Earlier this week, a federal court ruled that Los Angeles had to pay the National Rifle Association (NRA) over $100K due to the city’s violation of the group’s First Amendment rights.
The Washington Free Beacon reports:
Federal district court judge Stephen Wilson struck down a city ordinance aimed at punishing prospective contractors with ties to the NRA as an infringement on the right to free speech and association. On Tuesday, he ordered city officials to pay for the Second Amendment group’s attorney fees, which totaled nearly $150,000.
“In this case, the text of the Ordinance, the Ordinance’s legislative history, and the concurrent public statements made by the Ordinance’s primary legislative sponsor evince a strong intent to suppress the speech of the NRA,” Wilson ruled in December. “Even though the Ordinance only forces disclosure of activity that may not be expressive, the clear purpose of the disclosure is to undermine the NRA’s explicitly political speech.”

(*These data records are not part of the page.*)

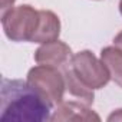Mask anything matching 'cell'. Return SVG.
I'll return each mask as SVG.
<instances>
[{
	"instance_id": "obj_1",
	"label": "cell",
	"mask_w": 122,
	"mask_h": 122,
	"mask_svg": "<svg viewBox=\"0 0 122 122\" xmlns=\"http://www.w3.org/2000/svg\"><path fill=\"white\" fill-rule=\"evenodd\" d=\"M52 103L43 98L29 82L2 79L0 88V119L16 122L50 121Z\"/></svg>"
},
{
	"instance_id": "obj_2",
	"label": "cell",
	"mask_w": 122,
	"mask_h": 122,
	"mask_svg": "<svg viewBox=\"0 0 122 122\" xmlns=\"http://www.w3.org/2000/svg\"><path fill=\"white\" fill-rule=\"evenodd\" d=\"M40 15L29 5H23L19 7H13L5 15H2V25L5 33L13 42H26L33 39L37 26H39Z\"/></svg>"
},
{
	"instance_id": "obj_3",
	"label": "cell",
	"mask_w": 122,
	"mask_h": 122,
	"mask_svg": "<svg viewBox=\"0 0 122 122\" xmlns=\"http://www.w3.org/2000/svg\"><path fill=\"white\" fill-rule=\"evenodd\" d=\"M27 82L52 105H59L63 102V93L66 89V82L63 72L59 68L39 65L29 71Z\"/></svg>"
},
{
	"instance_id": "obj_4",
	"label": "cell",
	"mask_w": 122,
	"mask_h": 122,
	"mask_svg": "<svg viewBox=\"0 0 122 122\" xmlns=\"http://www.w3.org/2000/svg\"><path fill=\"white\" fill-rule=\"evenodd\" d=\"M69 66L73 73L91 89H101L111 79L109 71L105 63L89 50H82L73 55Z\"/></svg>"
},
{
	"instance_id": "obj_5",
	"label": "cell",
	"mask_w": 122,
	"mask_h": 122,
	"mask_svg": "<svg viewBox=\"0 0 122 122\" xmlns=\"http://www.w3.org/2000/svg\"><path fill=\"white\" fill-rule=\"evenodd\" d=\"M72 59L71 47L59 40L43 43L35 53V60L39 65L53 66V68H65L69 65Z\"/></svg>"
},
{
	"instance_id": "obj_6",
	"label": "cell",
	"mask_w": 122,
	"mask_h": 122,
	"mask_svg": "<svg viewBox=\"0 0 122 122\" xmlns=\"http://www.w3.org/2000/svg\"><path fill=\"white\" fill-rule=\"evenodd\" d=\"M53 122H66V121H101V118L88 108L86 103L69 101L60 102L55 115L50 118Z\"/></svg>"
},
{
	"instance_id": "obj_7",
	"label": "cell",
	"mask_w": 122,
	"mask_h": 122,
	"mask_svg": "<svg viewBox=\"0 0 122 122\" xmlns=\"http://www.w3.org/2000/svg\"><path fill=\"white\" fill-rule=\"evenodd\" d=\"M40 20L37 30L32 39V42L36 43H49L53 40H57L60 33V22L59 17L50 12V10H39Z\"/></svg>"
},
{
	"instance_id": "obj_8",
	"label": "cell",
	"mask_w": 122,
	"mask_h": 122,
	"mask_svg": "<svg viewBox=\"0 0 122 122\" xmlns=\"http://www.w3.org/2000/svg\"><path fill=\"white\" fill-rule=\"evenodd\" d=\"M63 76H65V82H66V89L69 91V93L78 99H81L83 103L86 105H91L93 103V99H95V95H93V89L88 88L75 73L71 69L69 65H66L63 68Z\"/></svg>"
},
{
	"instance_id": "obj_9",
	"label": "cell",
	"mask_w": 122,
	"mask_h": 122,
	"mask_svg": "<svg viewBox=\"0 0 122 122\" xmlns=\"http://www.w3.org/2000/svg\"><path fill=\"white\" fill-rule=\"evenodd\" d=\"M101 60L108 68L113 82L122 88V49L116 46L103 47L101 52Z\"/></svg>"
},
{
	"instance_id": "obj_10",
	"label": "cell",
	"mask_w": 122,
	"mask_h": 122,
	"mask_svg": "<svg viewBox=\"0 0 122 122\" xmlns=\"http://www.w3.org/2000/svg\"><path fill=\"white\" fill-rule=\"evenodd\" d=\"M13 3H15V0H2V15L13 9Z\"/></svg>"
},
{
	"instance_id": "obj_11",
	"label": "cell",
	"mask_w": 122,
	"mask_h": 122,
	"mask_svg": "<svg viewBox=\"0 0 122 122\" xmlns=\"http://www.w3.org/2000/svg\"><path fill=\"white\" fill-rule=\"evenodd\" d=\"M108 121H122V109H118L116 112H113L112 115H109Z\"/></svg>"
},
{
	"instance_id": "obj_12",
	"label": "cell",
	"mask_w": 122,
	"mask_h": 122,
	"mask_svg": "<svg viewBox=\"0 0 122 122\" xmlns=\"http://www.w3.org/2000/svg\"><path fill=\"white\" fill-rule=\"evenodd\" d=\"M113 43H115V46H116V47L122 49V32H119V33L115 36V39H113Z\"/></svg>"
},
{
	"instance_id": "obj_13",
	"label": "cell",
	"mask_w": 122,
	"mask_h": 122,
	"mask_svg": "<svg viewBox=\"0 0 122 122\" xmlns=\"http://www.w3.org/2000/svg\"><path fill=\"white\" fill-rule=\"evenodd\" d=\"M119 12H121V15H122V0L119 2Z\"/></svg>"
}]
</instances>
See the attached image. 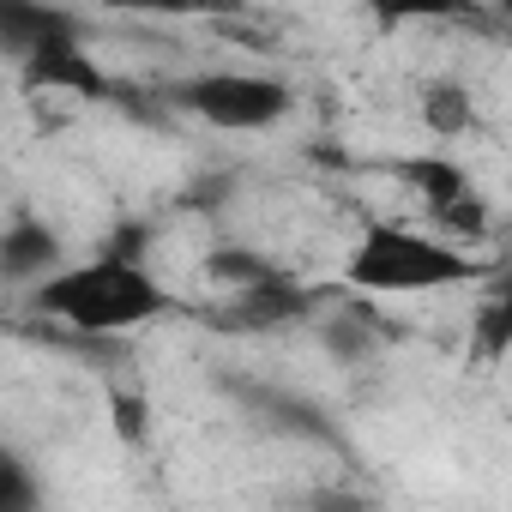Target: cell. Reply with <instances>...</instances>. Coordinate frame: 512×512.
<instances>
[{
  "label": "cell",
  "mask_w": 512,
  "mask_h": 512,
  "mask_svg": "<svg viewBox=\"0 0 512 512\" xmlns=\"http://www.w3.org/2000/svg\"><path fill=\"white\" fill-rule=\"evenodd\" d=\"M482 290H494V296H512V260H506V266H494V278H488Z\"/></svg>",
  "instance_id": "14"
},
{
  "label": "cell",
  "mask_w": 512,
  "mask_h": 512,
  "mask_svg": "<svg viewBox=\"0 0 512 512\" xmlns=\"http://www.w3.org/2000/svg\"><path fill=\"white\" fill-rule=\"evenodd\" d=\"M37 314H49L55 326L79 332V338H103V332H133L151 326L163 314H175V296L133 260V253H97L85 266L55 272L37 296Z\"/></svg>",
  "instance_id": "1"
},
{
  "label": "cell",
  "mask_w": 512,
  "mask_h": 512,
  "mask_svg": "<svg viewBox=\"0 0 512 512\" xmlns=\"http://www.w3.org/2000/svg\"><path fill=\"white\" fill-rule=\"evenodd\" d=\"M19 85H25V91H67V97H85V103H109V97H115V79L91 61L85 43L43 49V55L19 61Z\"/></svg>",
  "instance_id": "5"
},
{
  "label": "cell",
  "mask_w": 512,
  "mask_h": 512,
  "mask_svg": "<svg viewBox=\"0 0 512 512\" xmlns=\"http://www.w3.org/2000/svg\"><path fill=\"white\" fill-rule=\"evenodd\" d=\"M229 296H235V308L223 314V326H241V332H272V326L308 314V290H296L284 272L247 284V290H229Z\"/></svg>",
  "instance_id": "8"
},
{
  "label": "cell",
  "mask_w": 512,
  "mask_h": 512,
  "mask_svg": "<svg viewBox=\"0 0 512 512\" xmlns=\"http://www.w3.org/2000/svg\"><path fill=\"white\" fill-rule=\"evenodd\" d=\"M308 512H386V506L368 488H356V482H320L308 494Z\"/></svg>",
  "instance_id": "13"
},
{
  "label": "cell",
  "mask_w": 512,
  "mask_h": 512,
  "mask_svg": "<svg viewBox=\"0 0 512 512\" xmlns=\"http://www.w3.org/2000/svg\"><path fill=\"white\" fill-rule=\"evenodd\" d=\"M0 43L13 49V61H31L43 49H67V43H85L79 19L61 13V7H31V0H7L0 7Z\"/></svg>",
  "instance_id": "7"
},
{
  "label": "cell",
  "mask_w": 512,
  "mask_h": 512,
  "mask_svg": "<svg viewBox=\"0 0 512 512\" xmlns=\"http://www.w3.org/2000/svg\"><path fill=\"white\" fill-rule=\"evenodd\" d=\"M0 272H7V284H37L43 290L55 272H67L61 266V235L19 211L7 223V235H0Z\"/></svg>",
  "instance_id": "6"
},
{
  "label": "cell",
  "mask_w": 512,
  "mask_h": 512,
  "mask_svg": "<svg viewBox=\"0 0 512 512\" xmlns=\"http://www.w3.org/2000/svg\"><path fill=\"white\" fill-rule=\"evenodd\" d=\"M241 398H253V404H260L278 428H296V434H308V440H338L332 434V422L314 410V404H302V398H284V392H272V386H260V380H241Z\"/></svg>",
  "instance_id": "9"
},
{
  "label": "cell",
  "mask_w": 512,
  "mask_h": 512,
  "mask_svg": "<svg viewBox=\"0 0 512 512\" xmlns=\"http://www.w3.org/2000/svg\"><path fill=\"white\" fill-rule=\"evenodd\" d=\"M488 278L494 266L482 253H464L446 235L404 229V223H374L344 266V284L362 296H416V290H458V284H488Z\"/></svg>",
  "instance_id": "2"
},
{
  "label": "cell",
  "mask_w": 512,
  "mask_h": 512,
  "mask_svg": "<svg viewBox=\"0 0 512 512\" xmlns=\"http://www.w3.org/2000/svg\"><path fill=\"white\" fill-rule=\"evenodd\" d=\"M175 103L217 133H266L290 115V85L272 73H193L175 85Z\"/></svg>",
  "instance_id": "3"
},
{
  "label": "cell",
  "mask_w": 512,
  "mask_h": 512,
  "mask_svg": "<svg viewBox=\"0 0 512 512\" xmlns=\"http://www.w3.org/2000/svg\"><path fill=\"white\" fill-rule=\"evenodd\" d=\"M0 512H43V488H37V470L7 452L0 458Z\"/></svg>",
  "instance_id": "12"
},
{
  "label": "cell",
  "mask_w": 512,
  "mask_h": 512,
  "mask_svg": "<svg viewBox=\"0 0 512 512\" xmlns=\"http://www.w3.org/2000/svg\"><path fill=\"white\" fill-rule=\"evenodd\" d=\"M470 338H476V356H506L512 350V296L482 290V308L470 320Z\"/></svg>",
  "instance_id": "11"
},
{
  "label": "cell",
  "mask_w": 512,
  "mask_h": 512,
  "mask_svg": "<svg viewBox=\"0 0 512 512\" xmlns=\"http://www.w3.org/2000/svg\"><path fill=\"white\" fill-rule=\"evenodd\" d=\"M398 181L428 205L434 235H446L452 247L470 253V241L488 235V205H482L476 181H470L452 157H440V151H428V157H404V163H398Z\"/></svg>",
  "instance_id": "4"
},
{
  "label": "cell",
  "mask_w": 512,
  "mask_h": 512,
  "mask_svg": "<svg viewBox=\"0 0 512 512\" xmlns=\"http://www.w3.org/2000/svg\"><path fill=\"white\" fill-rule=\"evenodd\" d=\"M470 91L464 85H452V79H434L428 91H422V121H428V133L434 139H458V133H470Z\"/></svg>",
  "instance_id": "10"
}]
</instances>
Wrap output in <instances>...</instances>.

The NRA filed suit against the ordinance shortly after it was implemented in April 2019. Amy Hunter, a spokeswoman for the NRA, told the Washington Free Beacon the rulings prove the city unfairly targeted the group because of its advocacy.
“Violations of any constitutional rights by government officials should carry consequences,” she said. “The courts have rightfully imposed those consequences upon Los Angeles. The NRA will continue our fight and, as always, work to hold politicians accountable.”
The Free Beacon continues:
Los Angeles Ordinance No. 186000 took effect on April 1, 2019, and explicitly stated it was intended to prevent the city from doing business with anyone who had ties to the NRA.
“The City of Los Angeles has enacted ordinances and adopted positions that promote gun safety and sensible gun ownership,” the ordinance reads. “The City’s residents deserve to know if the City’s public funds are spent on contractors that have contractual or sponsorship ties with the NRA. Public funds provided to such contractors undermines the City’s efforts to legislate and promote gun safety.”
City leaders publicly defended the ordinance. In interviews with NPR, Garcetti said he had confidence in the policy while O’Farrell charged that “the NRA’s First Amendment rights remain firmly in place.”
Judge Wilson disagreed, saying, “the City adopted the Ordinance ‘because of disagreement with the message’ of the NRA and with the explicit intent to suppress that message—the Ordinance should therefore be considered a content-based regulation of speech.” The city agreed in February to repeal the ordinance, stop any enforcement of it, and notify contractors they do not have to disclose ties to the NRA.
No jurisdiction should ever have the authority to rob an individual or an organization of its constitutional rights. Justice was clearly served.